I stopped one vehicle that was approaching them and took the nails from the road. As I was retrieving the nails “Cowboy” shouted to me that I couldn’t leave the plant property. (Which of course, was b.s.) I reported the incident. After that, both of the colored guys started haranguing me about working for the White Man and accused me of being a White Man in a Black Man’s body. It was like listening to Calypso Louie Farrakhan or Malik Shabazz. They went on about how the security company wouldn’t protect me when there were “hundreds” of picketers and the unionists would be like the Molly McGuire’s. (?)
Point of fact, during the time I worked there I never saw much more than a hundred unionists. After that day, I never saw the older Colored guy again.
I believe that whole incident was a test to see what I would do. The old, colored fool could have easily placed the nails in the road quietly and I never would have noticed it.

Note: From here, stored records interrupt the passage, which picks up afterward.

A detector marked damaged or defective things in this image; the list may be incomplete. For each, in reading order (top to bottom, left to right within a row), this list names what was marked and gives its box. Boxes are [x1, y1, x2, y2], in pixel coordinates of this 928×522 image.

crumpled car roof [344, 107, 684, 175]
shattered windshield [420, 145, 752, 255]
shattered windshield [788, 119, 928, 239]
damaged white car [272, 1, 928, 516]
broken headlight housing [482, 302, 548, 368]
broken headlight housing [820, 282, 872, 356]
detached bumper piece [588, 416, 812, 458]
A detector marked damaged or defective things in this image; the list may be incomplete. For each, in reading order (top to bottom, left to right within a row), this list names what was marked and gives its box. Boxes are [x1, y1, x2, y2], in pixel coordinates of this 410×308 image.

Some time later, I was sitting in a chair near the fence line and probably had dozed off. (Pittsburg in the summer was about 80-100 degrees and there was no shade where I was) As a truck was leaving the plant, one of the picketers tossed a paper bag with some type of sharp object under the tires and it blew out one of them.
The driver described one of the old geezers who was a regular picketer. After his act of vandalism, the geezer was never there again.

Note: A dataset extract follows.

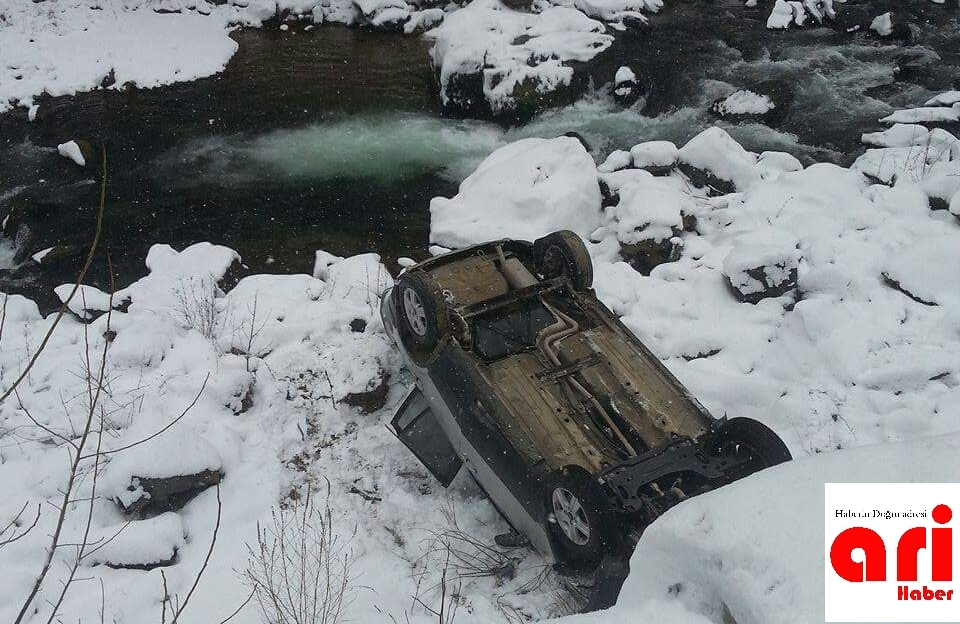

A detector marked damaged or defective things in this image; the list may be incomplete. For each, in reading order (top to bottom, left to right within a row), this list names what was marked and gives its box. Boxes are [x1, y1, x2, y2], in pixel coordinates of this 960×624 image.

overturned car [378, 232, 792, 568]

On several occasion, the unionists tried to get sympathy for their cause by attempting to portray themselves as victims.
One day, as I was pacing along the fence line, when my back was turned I heard a thump behind me near the unionist’s vehicles. “Cowboy” came over to me and pointed out that one of the unionists’ vehicles was struck by a ball bearing, which shattered a window. Cowboy said the ball bearing came “right past my head”, barely missing me before hitting the car.

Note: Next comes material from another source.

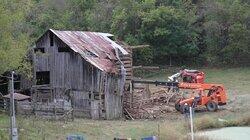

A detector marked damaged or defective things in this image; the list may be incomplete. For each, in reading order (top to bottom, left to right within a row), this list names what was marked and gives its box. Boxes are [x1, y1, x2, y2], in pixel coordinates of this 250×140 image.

rusted metal panel [49, 29, 127, 73]
rusty metal roof [49, 29, 128, 72]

I call “B.S.!” on that one.
One: I was standing near a chain link fence which was about 2-3 feet taller than me.
Two: the nearest plant worker was probably about 100+ yards away. In other words, a worker, presumably using a slingshot would have had to have been accurate enough to hit a vehicle window at a hundred yards and lucky enough to miss the links in the fence.
On another day, a truck driver was approaching the plant and a unionist thug (who I’ll call Alan Henderson, A.H. for short) stood by the side of the road shouting “SCAB, SCAB, SCAB!” at him. The driver jerked the truck toward the A.H. and then back toward the road. The A.H. ran over to me and asked if I saw what just happened. I told him I did and he went back to the other unionists.
Several minutes later, an ambulance can screaming up to the unionists and A.H., who had just several minutes earlier ran up to me, was now lying on his back and claiming the truck had hit him. When the police arrived, he told them I could tell them what happened, if “I” would tell the truth. Ironic.
Obviously I couldn’t actually see if the truck hit him or not from where I was standing, but usually when a Mack truck hits someone, they aren’t able to walk all that well.
I did get a laugh one day when “Cowboy” was telling a CHP officer how some talk show host was going to give the CHP what for, for how they were treating the unionists (i.e., preventing them from damaging property, harassing plant workers).
Cowboy told the officer, He (I don’t recall the host’s name) took on Governor Deukmejian, now he was going to take on the CHP. The officer asked him, “Is Deukmejian still Governor?” Cowboy: “Yeah”. CHP Officer, “and we’ll still be the CHP”. That shut up Cowboy for a while.
I never did find out the final outcome of the USS Posco-Unionist Thug dispute. I ended up getting a better job.
That incident turned me against unions and I now only see them as a sometimes necessary evil, and that their power needs to be diminished.
The recent antics of the unionist thugs in Wisconsin and the antics of SEIU only confirm my opinion.